** start of Provided information **

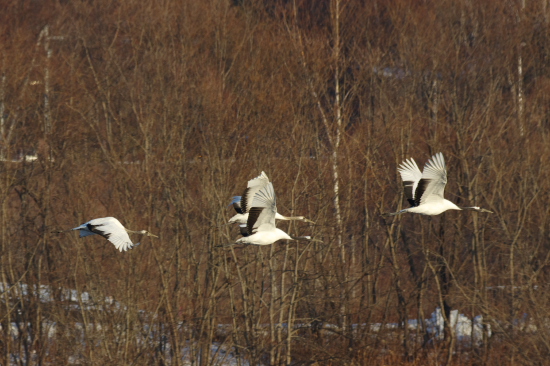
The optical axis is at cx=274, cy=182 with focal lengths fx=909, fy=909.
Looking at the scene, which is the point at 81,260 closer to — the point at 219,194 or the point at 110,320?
the point at 110,320

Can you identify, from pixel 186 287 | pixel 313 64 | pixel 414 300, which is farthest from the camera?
pixel 313 64

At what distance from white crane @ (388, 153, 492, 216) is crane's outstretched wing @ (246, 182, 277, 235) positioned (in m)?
1.96

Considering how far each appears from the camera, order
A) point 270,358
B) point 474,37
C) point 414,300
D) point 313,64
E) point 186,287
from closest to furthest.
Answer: point 270,358
point 186,287
point 414,300
point 313,64
point 474,37

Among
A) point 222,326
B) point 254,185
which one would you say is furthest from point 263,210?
point 222,326

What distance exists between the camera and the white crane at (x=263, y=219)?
13.4 meters

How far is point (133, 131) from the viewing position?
1102 inches

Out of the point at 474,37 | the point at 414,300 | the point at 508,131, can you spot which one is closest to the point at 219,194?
the point at 414,300

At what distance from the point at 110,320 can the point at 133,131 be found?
Answer: 27.4 feet

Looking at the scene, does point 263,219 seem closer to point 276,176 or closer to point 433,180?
point 433,180

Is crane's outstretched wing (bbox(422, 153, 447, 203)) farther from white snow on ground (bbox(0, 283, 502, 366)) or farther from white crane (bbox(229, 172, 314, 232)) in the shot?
white snow on ground (bbox(0, 283, 502, 366))

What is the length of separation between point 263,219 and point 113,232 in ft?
7.75

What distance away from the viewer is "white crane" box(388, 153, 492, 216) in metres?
13.9

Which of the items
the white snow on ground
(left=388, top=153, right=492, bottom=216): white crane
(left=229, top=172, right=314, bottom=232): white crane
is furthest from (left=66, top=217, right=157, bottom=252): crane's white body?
the white snow on ground

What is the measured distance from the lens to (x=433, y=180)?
13.9 m
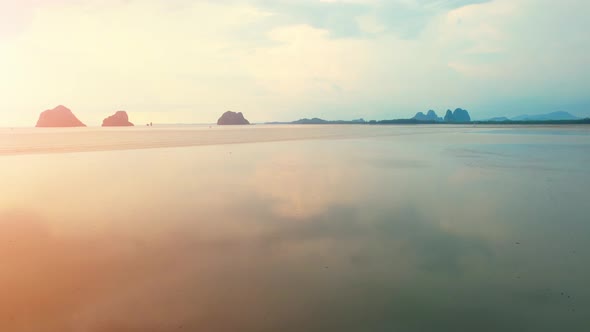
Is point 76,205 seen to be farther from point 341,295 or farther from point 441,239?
point 441,239

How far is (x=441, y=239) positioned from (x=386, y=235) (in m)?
1.61

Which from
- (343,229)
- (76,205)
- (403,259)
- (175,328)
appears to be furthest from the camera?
(76,205)

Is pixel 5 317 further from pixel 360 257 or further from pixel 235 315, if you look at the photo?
pixel 360 257

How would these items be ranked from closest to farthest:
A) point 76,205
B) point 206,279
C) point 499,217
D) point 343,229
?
point 206,279
point 343,229
point 499,217
point 76,205

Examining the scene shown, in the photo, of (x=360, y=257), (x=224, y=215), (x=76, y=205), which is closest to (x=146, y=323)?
(x=360, y=257)

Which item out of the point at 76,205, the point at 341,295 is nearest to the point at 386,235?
the point at 341,295

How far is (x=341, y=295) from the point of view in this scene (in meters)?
6.74

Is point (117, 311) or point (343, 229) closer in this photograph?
point (117, 311)

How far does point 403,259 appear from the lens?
27.9 ft

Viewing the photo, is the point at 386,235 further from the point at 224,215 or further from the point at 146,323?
the point at 146,323

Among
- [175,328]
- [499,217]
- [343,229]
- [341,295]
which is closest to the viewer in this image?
[175,328]

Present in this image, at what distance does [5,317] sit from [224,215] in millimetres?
7276

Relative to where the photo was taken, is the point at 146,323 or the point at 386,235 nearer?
the point at 146,323

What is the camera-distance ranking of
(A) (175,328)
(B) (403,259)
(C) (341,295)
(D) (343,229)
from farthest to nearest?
(D) (343,229) < (B) (403,259) < (C) (341,295) < (A) (175,328)
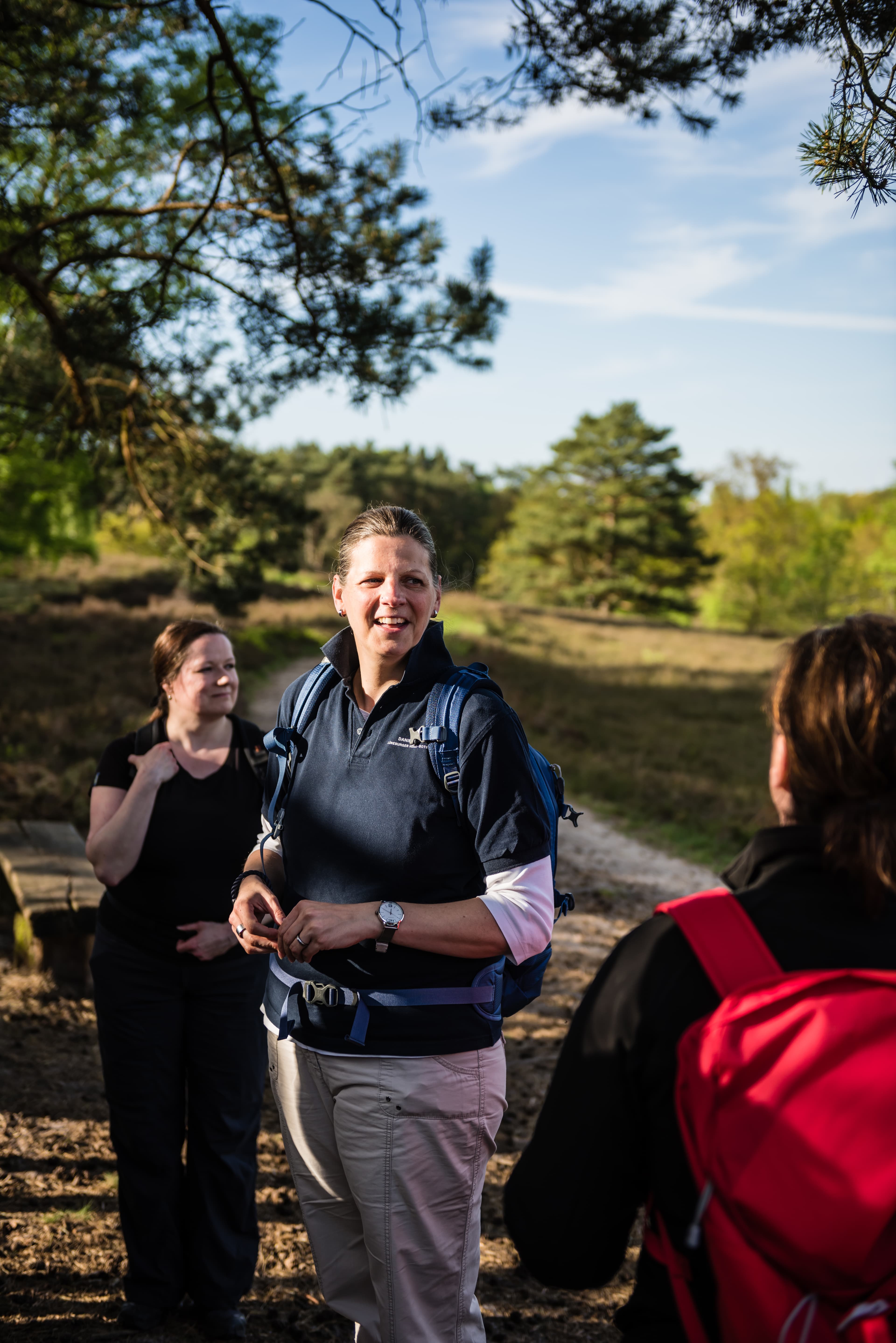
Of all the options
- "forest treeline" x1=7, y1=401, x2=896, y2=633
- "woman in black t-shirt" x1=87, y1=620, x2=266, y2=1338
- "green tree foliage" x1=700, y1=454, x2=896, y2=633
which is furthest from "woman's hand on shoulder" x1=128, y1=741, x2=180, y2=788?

** end of Provided information **

Reproduce all of the records above word for word, leaving out the pictures.

**Task solution:**
The optical axis is at cx=274, cy=182 with focal lengths fx=909, fy=909.
Looking at the scene, which is the point at 81,260 closer to — the point at 219,194 or the point at 110,320?
the point at 110,320

Can you identify, from pixel 186 287 | pixel 313 64 | pixel 414 300, which is farthest from the camera?
pixel 313 64

At what distance from white crane @ (388, 153, 492, 216) is crane's outstretched wing @ (246, 182, 277, 235) positioned (in m)?
1.96

Considering how far each appears from the camera, order
A) point 270,358
B) point 474,37
C) point 414,300
D) point 313,64
E) point 186,287
from closest to furthest.
Answer: point 270,358
point 186,287
point 414,300
point 313,64
point 474,37

Among
A) point 222,326
B) point 254,185
which one would you say is furthest from point 263,210?
point 222,326

What distance exists between the camera and the white crane at (x=263, y=219)?
13.4 meters

How far is point (133, 131) from the viewing position?
1102 inches

Out of the point at 474,37 | the point at 414,300 | the point at 508,131, can you spot which one is closest to the point at 219,194?
the point at 414,300

At what distance from the point at 110,320 can the point at 133,131 be found?
Answer: 27.4 feet

Looking at the scene, does point 263,219 seem closer to point 276,176 or closer to point 433,180?
point 433,180

Is crane's outstretched wing (bbox(422, 153, 447, 203)) farther from white snow on ground (bbox(0, 283, 502, 366)) or farther from white crane (bbox(229, 172, 314, 232)) in the shot?
white snow on ground (bbox(0, 283, 502, 366))

What is the length of separation between point 263,219 and point 113,232 in ft?
7.75

What distance away from the viewer is "white crane" box(388, 153, 492, 216) in metres?
13.9

Which of the items
the white snow on ground
(left=388, top=153, right=492, bottom=216): white crane
(left=229, top=172, right=314, bottom=232): white crane
is furthest from (left=66, top=217, right=157, bottom=252): crane's white body?
the white snow on ground

What is the measured distance from the lens to (x=433, y=180)?
13.9 m
Is point 76,205 seen to be farther from point 341,295 or farther from point 441,239?
point 441,239

How far is (x=441, y=239) positioned from (x=386, y=235) (in m)?
1.61

Which from
- (343,229)
- (76,205)
- (403,259)
- (175,328)
appears to be furthest from the camera?
(76,205)

Is pixel 5 317 further from pixel 360 257 or further from pixel 235 315, if you look at the photo?
pixel 360 257

How would these items be ranked from closest to farthest:
A) point 76,205
B) point 206,279
C) point 499,217
D) point 343,229
?
point 206,279
point 343,229
point 499,217
point 76,205

Examining the scene shown, in the photo, of (x=360, y=257), (x=224, y=215), (x=76, y=205), which is closest to (x=146, y=323)?
(x=360, y=257)

Which item out of the point at 76,205, the point at 341,295 is nearest to the point at 386,235?
the point at 341,295

How far is (x=341, y=295) from the point of view in this scene (in meters)?
6.74

Is point (117, 311) or point (343, 229) closer in this photograph?
point (117, 311)

How far does point 403,259 appear from the lens?
27.9 ft

Viewing the photo, is the point at 386,235 further from the point at 224,215 or further from the point at 146,323?
the point at 146,323

Among
- [175,328]
- [499,217]
- [343,229]
- [341,295]
which is closest to the viewer in this image?
[175,328]

Present in this image, at what distance does [5,317] sit from [224,215] in millimetres?
7276

Relative to where the photo was taken, is the point at 146,323 or the point at 386,235 nearer?
the point at 146,323

What is the camera-distance ranking of
(A) (175,328)
(B) (403,259)
(C) (341,295)
(D) (343,229)
from farthest to nearest?
(D) (343,229) < (B) (403,259) < (C) (341,295) < (A) (175,328)
Of all the options
- "forest treeline" x1=7, y1=401, x2=896, y2=633
- "woman in black t-shirt" x1=87, y1=620, x2=266, y2=1338
- "green tree foliage" x1=700, y1=454, x2=896, y2=633
which is furthest from "woman's hand on shoulder" x1=128, y1=741, x2=180, y2=788?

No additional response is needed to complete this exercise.